§ Provided data:
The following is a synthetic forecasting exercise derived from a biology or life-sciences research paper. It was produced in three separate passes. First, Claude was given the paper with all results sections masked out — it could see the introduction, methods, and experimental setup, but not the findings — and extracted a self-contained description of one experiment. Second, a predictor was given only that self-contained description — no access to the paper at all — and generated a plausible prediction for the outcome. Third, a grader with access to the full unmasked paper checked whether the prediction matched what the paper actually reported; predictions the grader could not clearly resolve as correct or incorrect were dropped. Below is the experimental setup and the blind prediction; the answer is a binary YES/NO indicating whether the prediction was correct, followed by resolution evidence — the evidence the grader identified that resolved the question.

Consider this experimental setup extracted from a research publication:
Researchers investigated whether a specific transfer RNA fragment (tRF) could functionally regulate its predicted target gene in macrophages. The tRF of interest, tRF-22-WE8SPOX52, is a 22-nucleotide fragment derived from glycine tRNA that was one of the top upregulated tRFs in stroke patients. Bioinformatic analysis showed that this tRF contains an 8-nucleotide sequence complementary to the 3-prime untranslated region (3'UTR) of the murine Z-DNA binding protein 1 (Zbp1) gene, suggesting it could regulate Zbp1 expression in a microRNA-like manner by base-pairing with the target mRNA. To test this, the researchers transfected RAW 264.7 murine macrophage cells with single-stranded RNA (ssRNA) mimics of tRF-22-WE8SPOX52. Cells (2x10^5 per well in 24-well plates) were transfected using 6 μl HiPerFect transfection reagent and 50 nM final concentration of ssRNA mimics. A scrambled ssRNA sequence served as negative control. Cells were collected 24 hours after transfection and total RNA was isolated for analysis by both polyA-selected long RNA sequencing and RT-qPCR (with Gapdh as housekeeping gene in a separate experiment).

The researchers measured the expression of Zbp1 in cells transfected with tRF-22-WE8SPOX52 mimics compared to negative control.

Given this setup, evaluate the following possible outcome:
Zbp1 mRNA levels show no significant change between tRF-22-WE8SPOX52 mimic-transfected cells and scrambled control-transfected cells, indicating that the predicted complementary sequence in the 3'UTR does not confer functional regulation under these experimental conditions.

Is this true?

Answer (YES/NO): NO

§ Try it:
Without altering a single word, write out the whole listing.

§ Reply to the task:
The following is a synthetic forecasting exercise derived from a biology or life-sciences research paper. It was produced in three separate passes. First, Claude was given the paper with all results sections masked out — it could see the introduction, methods, and experimental setup, but not the findings — and extracted a self-contained description of one experiment. Second, a predictor was given only that self-contained description — no access to the paper at all — and generated a plausible prediction for the outcome. Third, a grader with access to the full unmasked paper checked whether the prediction matched what the paper actually reported; predictions the grader could not clearly resolve as correct or incorrect were dropped. Below is the experimental setup and the blind prediction; the answer is a binary YES/NO indicating whether the prediction was correct, followed by resolution evidence — the evidence the grader identified that resolved the question.

Consider this experimental setup extracted from a research publication:
Researchers investigated whether a specific transfer RNA fragment (tRF) could functionally regulate its predicted target gene in macrophages. The tRF of interest, tRF-22-WE8SPOX52, is a 22-nucleotide fragment derived from glycine tRNA that was one of the top upregulated tRFs in stroke patients. Bioinformatic analysis showed that this tRF contains an 8-nucleotide sequence complementary to the 3-prime untranslated region (3'UTR) of the murine Z-DNA binding protein 1 (Zbp1) gene, suggesting it could regulate Zbp1 expression in a microRNA-like manner by base-pairing with the target mRNA. To test this, the researchers transfected RAW 264.7 murine macrophage cells with single-stranded RNA (ssRNA) mimics of tRF-22-WE8SPOX52. Cells (2x10^5 per well in 24-well plates) were transfected using 6 μl HiPerFect transfection reagent and 50 nM final concentration of ssRNA mimics. A scrambled ssRNA sequence served as negative control. Cells were collected 24 hours after transfection and total RNA was isolated for analysis by both polyA-selected long RNA sequencing and RT-qPCR (with Gapdh as housekeeping gene in a separate experiment).

The researchers measured the expression of Zbp1 in cells transfected with tRF-22-WE8SPOX52 mimics compared to negative control.

Given this setup, evaluate the following possible outcome:
Zbp1 mRNA levels show no significant change between tRF-22-WE8SPOX52 mimic-transfected cells and scrambled control-transfected cells, indicating that the predicted complementary sequence in the 3'UTR does not confer functional regulation under these experimental conditions.

Is this true?

Answer (YES/NO): NO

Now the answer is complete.